Some might argue that the impulsive act by hot-blooded athletes was justified, because, in a controversial call, a judge disqualified Ahn Hyun-soo in the men’s 500-meter finals for pushing a Chinese athlete, and Beijing used the Winter Games to actively promote the Changbai Shan, known here as Mount Paekdu, as a tourist spot in China.
Afterward, the Chinese Foreign Ministry summoned a South Korean diplomat to China to lodge an official complaint while Chinese sports authorities also let it be known to their South Korean counterparts that the act did not sit well with them.
The home-field advantage has always been a subject of scrutiny. Every host nation benefits. Have you ever seen the home crowd or athletes raise a peep when they receive that benefit? Hardly anyone complains, so calling the refereeing one-sided is naive and shouldn’t be done.
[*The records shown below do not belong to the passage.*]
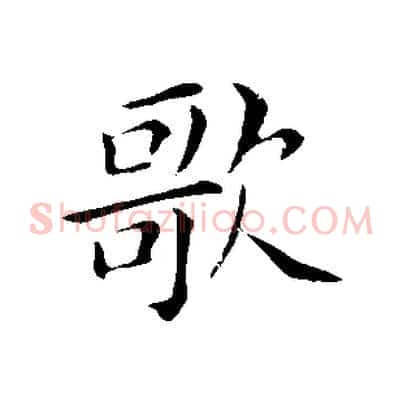 歌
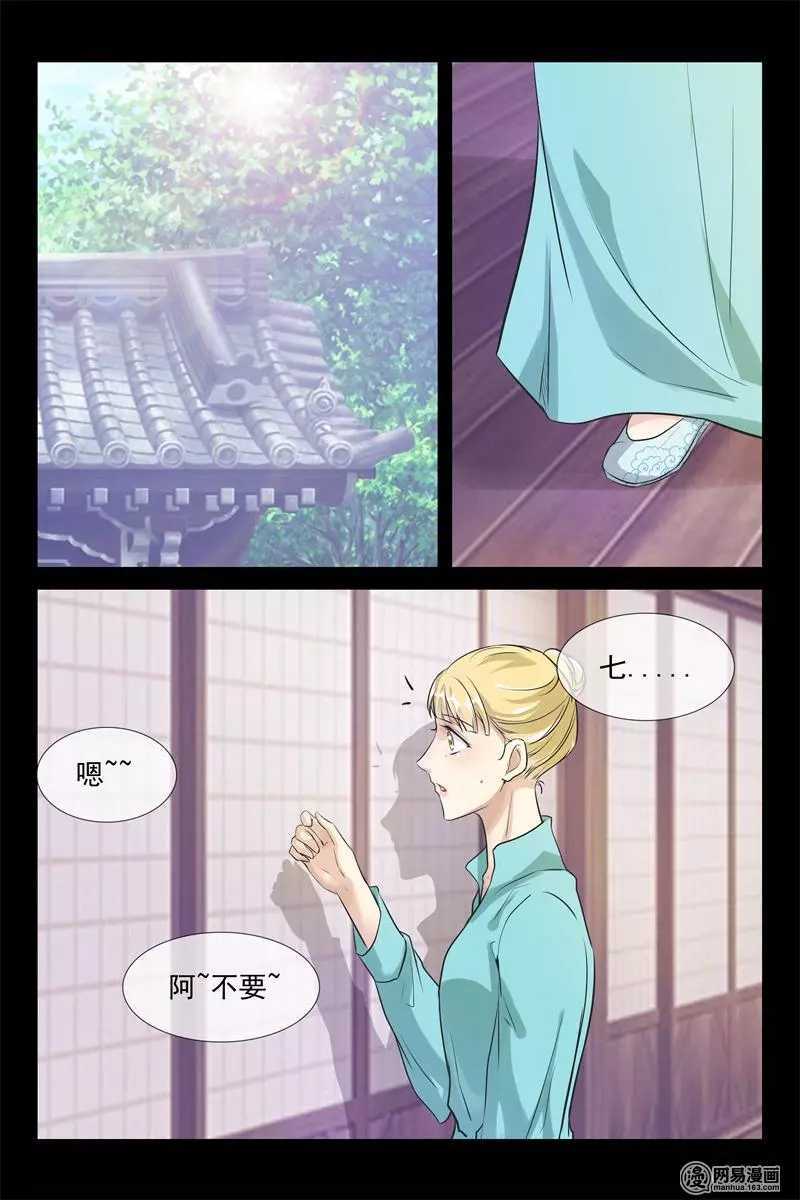 第43话 我就爱你8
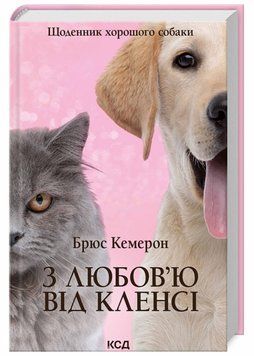 З любов&rsquo;ю від Кленсі. Щоденник хорошого собаки 1021077 фото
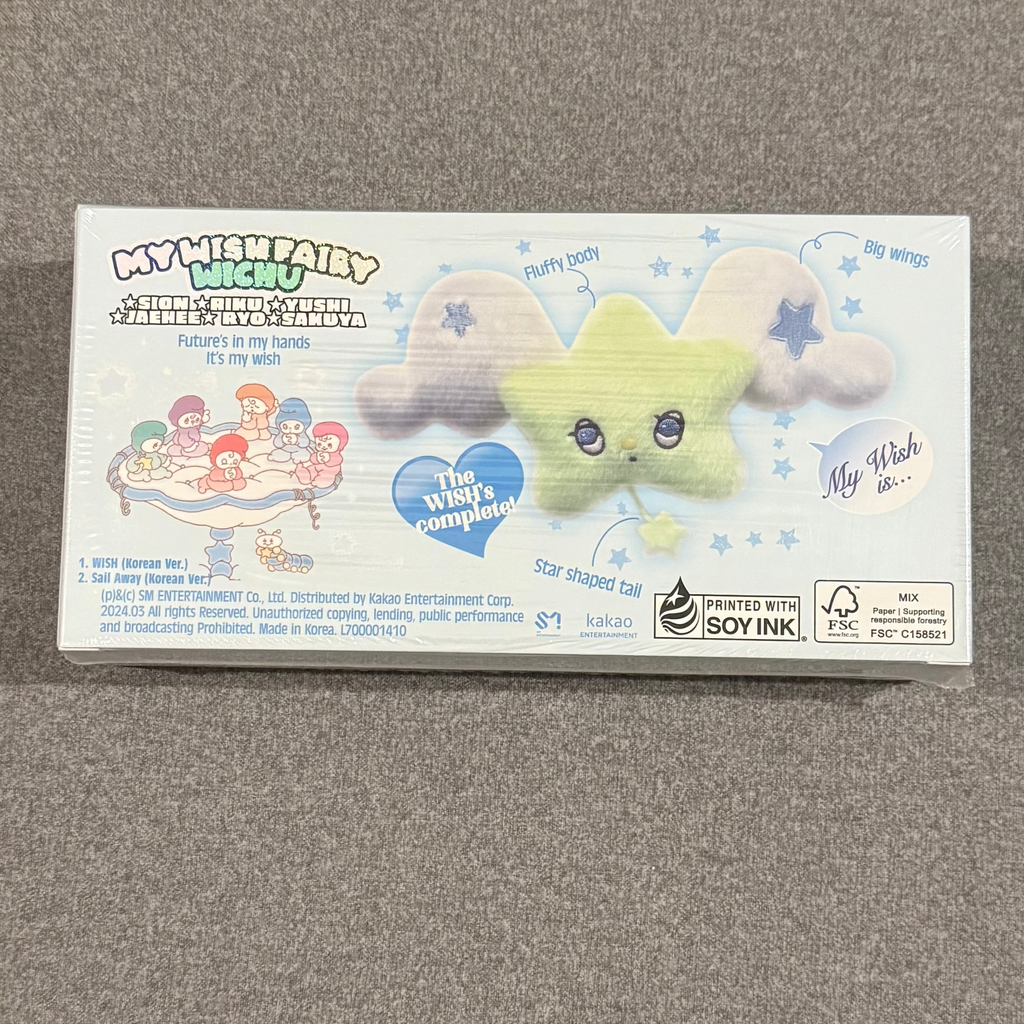 NCT WISH [WISH] Single Album WISH Keyring (WICHU Ver. )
South Korean athletes have benefited many times in the past, the most obvious being at the 2002 World Cup. When you play an away game, it’s what you expect.
It may be that China is laying the grounds for a possible future crisis on the Korean Peninsula, when the North’s regime suddenly collapses. China may be nervous that ethnic Chinese living in the area might become a source of unrest. Thus, cementing its territorial rights and integrating ethnic Koreans further with the rest of China is the logical choice. It’s an unmovable fact that Beijing and Pyongyang signed an agreement in the 1960s that gave China about half of Mount Paekdu as both nations drew their border lines. The spot has become a major tourist attraction for both sides since then.
Half of Mount Paekdu belongs to North Korea. Nothing more. Nothing less. And South Korea has no claim whatsoever on the mountain. Although historians might argue that past agreements regarding territorial rights on the area are not valid for various reasons, reality dictates that the current borders won’t change. That should be taught to the young generation. Otherwise, we will have more incidents that waste our time.
The issue is linked with the assertion by China that the ancient Goguryeo Kingdom (B.C. 37-A.D. 668), which ruled most of northeastern China as well as the northern half of the Korean Peninsula, was a Chinese provincial government. This is an issue for the historians, although I do not share China’s view.
Starting now, we should stop using international sporting events to politicize things. Especially when it’s only about national pride from hotheaded young athletes who don’t know better. In today’s world, you have to pick your fights where you have a reasonable chance. Besides, in any sporting competition, I have always said that sweat is the only thing that should matter. Everything else needs to go. If you forget that you are not an athlete, regardless of how great you are, I don’t care. You are just another politician and God knows we have enough of them already.